* **SET TASK**
Rewrite the listing below, changing each "camera" to "lens" and keeping every other word unchanged. Leave the pictures out of your answer.

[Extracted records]
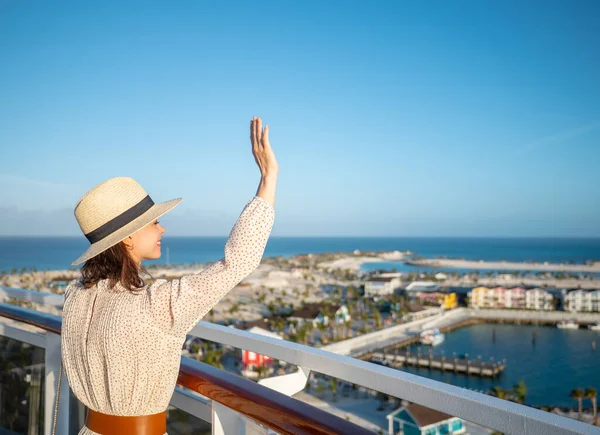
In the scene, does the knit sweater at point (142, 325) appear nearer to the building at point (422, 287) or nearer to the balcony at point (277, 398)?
the balcony at point (277, 398)

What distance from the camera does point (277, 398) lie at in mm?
603

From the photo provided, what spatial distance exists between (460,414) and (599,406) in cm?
1733

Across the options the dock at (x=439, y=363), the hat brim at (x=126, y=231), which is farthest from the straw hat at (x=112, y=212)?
the dock at (x=439, y=363)

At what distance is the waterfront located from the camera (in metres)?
16.8

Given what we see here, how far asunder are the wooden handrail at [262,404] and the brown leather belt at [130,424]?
8 centimetres

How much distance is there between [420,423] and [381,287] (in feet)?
64.4

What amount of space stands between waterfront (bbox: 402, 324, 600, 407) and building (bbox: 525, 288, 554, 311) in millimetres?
2018

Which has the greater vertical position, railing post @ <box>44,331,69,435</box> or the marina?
railing post @ <box>44,331,69,435</box>

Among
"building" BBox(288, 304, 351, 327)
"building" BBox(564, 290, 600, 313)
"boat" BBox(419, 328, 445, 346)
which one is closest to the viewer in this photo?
"building" BBox(288, 304, 351, 327)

* **REPLY**
In the scene, does the knit sweater at point (142, 325) appear nearer to the building at point (422, 287) or nearer to the balcony at point (277, 398)?
the balcony at point (277, 398)

What distance from the lens does point (277, 398) lie at in mm?
603

From the photo provided, what spatial distance exists between (460,414) and (599,406) in cm?
1733

Across the options the dock at (x=439, y=363), the hat brim at (x=126, y=231), which is farthest from the straw hat at (x=112, y=212)?
the dock at (x=439, y=363)

At what distance is the waterfront located from the lens (in metres)?
16.8

Given what we see here, how far asunder are the wooden handrail at [262,404] and the brown leather belt at [130,424]?
8 centimetres

How much distance is there between [420,423] and [381,287] (in feet)?
64.4

What amount of space stands between waterfront (bbox: 402, 324, 600, 407) and building (bbox: 525, 288, 554, 311) in millimetres?
2018

Which has the greater vertical position, railing post @ <box>44,331,69,435</box> or the marina?
railing post @ <box>44,331,69,435</box>

Among
"building" BBox(288, 304, 351, 327)
"building" BBox(564, 290, 600, 313)
"boat" BBox(419, 328, 445, 346)
which one is closest to the viewer in this photo?
"building" BBox(288, 304, 351, 327)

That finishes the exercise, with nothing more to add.